- Genre: Biographical Crime Drama
- Written by: Ed Whitmore Tracey Malon
- Directed by: Craig Viveiros
- Starring: Tim Roth Samantha Morton Nico Mirallegro Jodie Comer
- Country of origin: United Kingdom
- Original language: English
- No. of series: 1
- No. of episodes: 3

Production
- Executive producers: Phillippa Giles Hilary Salmon Elizabeth Kilgarriff
- Producer: Sharon Bloom
- Production locations: London, England Glasgow, Scotland Paisley, Scotland Dumbarton, Scotland
- Cinematography: James Friend
- Editor: Sam White
- Running time: 58 minutes
- Production companies: BBC Bandit Television

Original release
- Network: BBC One
- Release: 29 November – 13 December 2016

= Rillington Place =

2016 BBC television miniseries

Rillington Place is a three-part biographical crime drama about the real life case of serial killer John Christie, and the subsequent wrongful execution of Timothy Evans. It premiered on 29 November 2016 on BBC One.

==Premise==
The miniseries revolves around the home life of John Christie and his wife, Ethel, as he commits a string of murders during the 1940s and early 1950s. Each of the three episodes tells the story as seen from the respective point of view of the three main characters: Ethel Christie, Timothy Evans and John Christie.

==Cast==
- Tim Roth as John Christie
- Samantha Morton as Ethel Christie
- Nico Mirallegro as Timothy Evans
- Jodie Comer as Beryl Evans

==Production==
As Rillington Place no longer exists (it was demolished in the early 1970s) the interiors of 10 Rillington Place were recreated at BBC Scotland’s Dumbarton Studios near Glasgow, whilst the exteriors of the street were shot on a set created in a parking lot at the same studio, though the exterior set of Rillington Place is scaled down with just eight houses recreated, (four on one side of the street and four on the other).
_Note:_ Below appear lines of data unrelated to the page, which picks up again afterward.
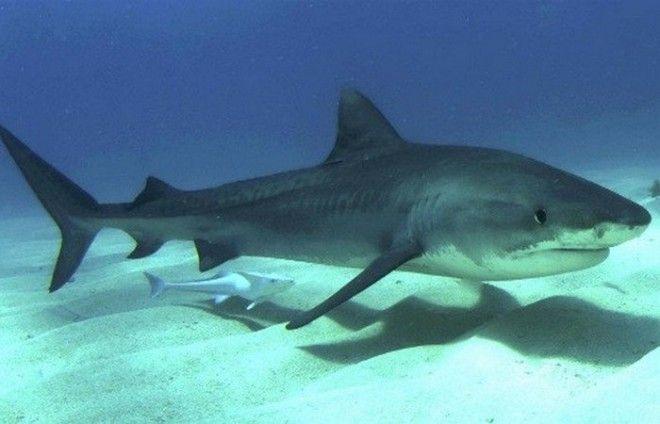Преувеличенная опасность: акулы.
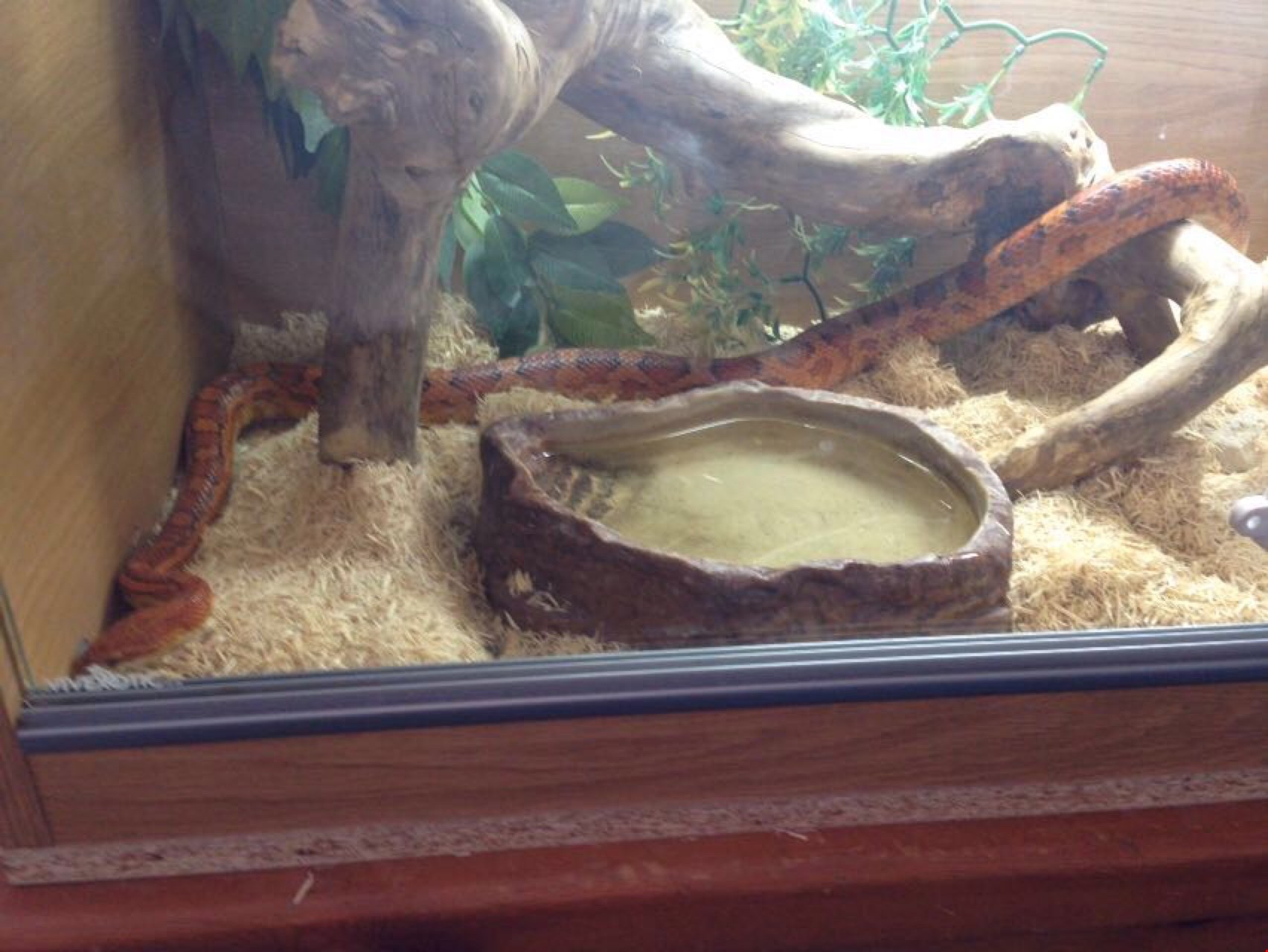 Corn snake belonging to HomeServe employee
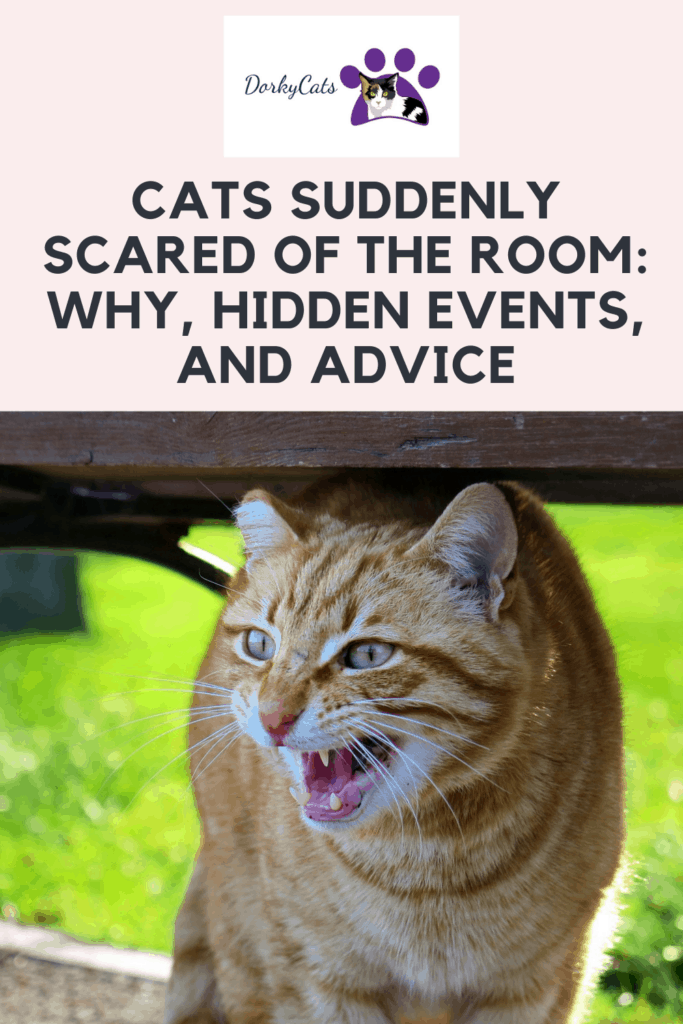 Cats suddenly scared of the room Pinterest Pin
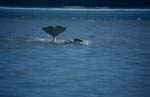 Striking Beluga whale fluke protrudes from the water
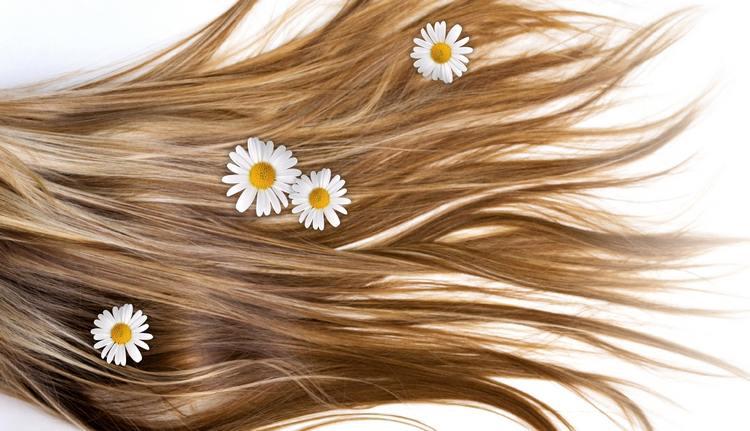 Image result for hair chamomile flower
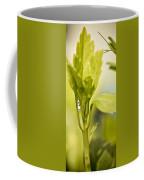 Drop Of Dew Coffee Mug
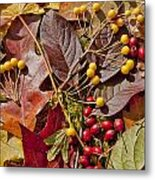 Autumn Berries And Leaves Background  Metal Print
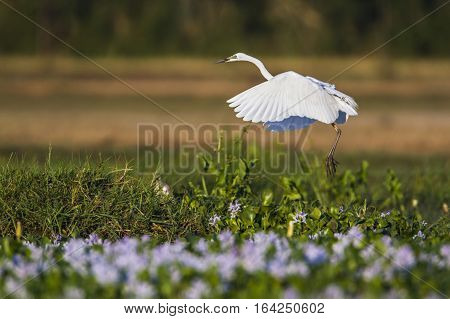 Great egret in Pottuvil nature reserve, Sri Lanka ; specie Ardea alba family of Ardeidae
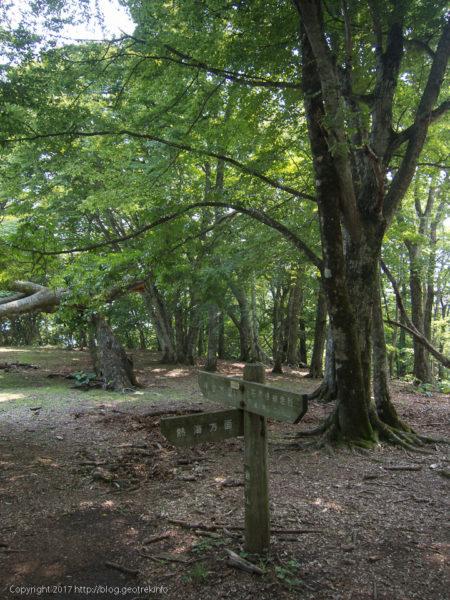 170708 倉戸山山頂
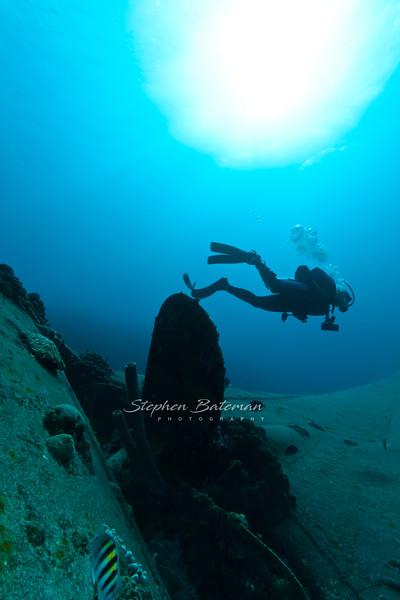 Diver on Hilma Hooker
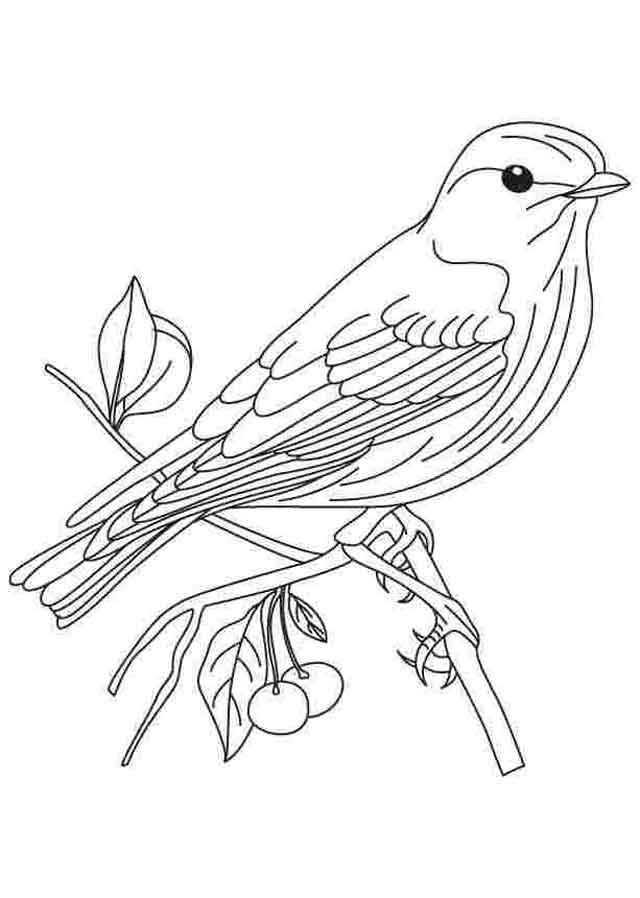 Flying Bird Coloring Pages - GetColoringPages.com | 898x640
Other locations across Scotland were used to represent London. The Bo'ness and Kinneil Railway for the railway station and train, New Street in Paisley, West Princes Street and West Street in Glasgow, representing the link between Rillington Place and the rest of Ladbroke Grove in London. Filming also made use of the Western Baths Club. The Ballantine Castings Factory in Bo'ness was used for the bombed-out section of the factory at the end of Rillington Place.

==Broadcast==
On 29 November 2016, the first episode premiered on BBC One. Internationally, the series premiered on BBC First on 8 February 2017.
==Reception==
The series got largely positive reviews from critics, who applauded the performances and the storytelling. Lucy Mangan of The Guardian remarked, 'The sheer menace of the thing is extraordinary. The interiors are tiny, dark, oppressive. The script is minimal, elliptical', and 'Obviously it is a tale that has been told many times before. But the limning of the manipulation, the entrapment, the complicity without blame, the forced compromises, and the black misery spreading from one man’s evil has surely rarely been better done.' Sally Newall in The Independent praised Roth, Morton and the direction. However, it also attracted mixed reactions from some viewers who complained about the "mumbling" and the "inaudible dialogue" of the actors.

Following the second episode on 6 December, Sarah Doran of RadioTimes.com noted that several viewers had been confused by Mirallegro's use of two different accents while portraying Evans, as the actor switched between Cockney and Welsh accents. However, writers Ed Whitmore and Tracey Malon told the website this had been deliberate, since it was a trait adopted by Evans himself in an attempt to fit into his surroundings: "Tim moved to London from Wales around the age of eleven, his half-sister told us he was very keen to fit in and soon adopted a London 'barrow-boy' accent, but that he could slip back into his childhood accent when around members of his Welsh family. Nico [Mirallegro] wanted to reflect Tim's malleability and that desire to fit in by using different accents according to who he was talking to."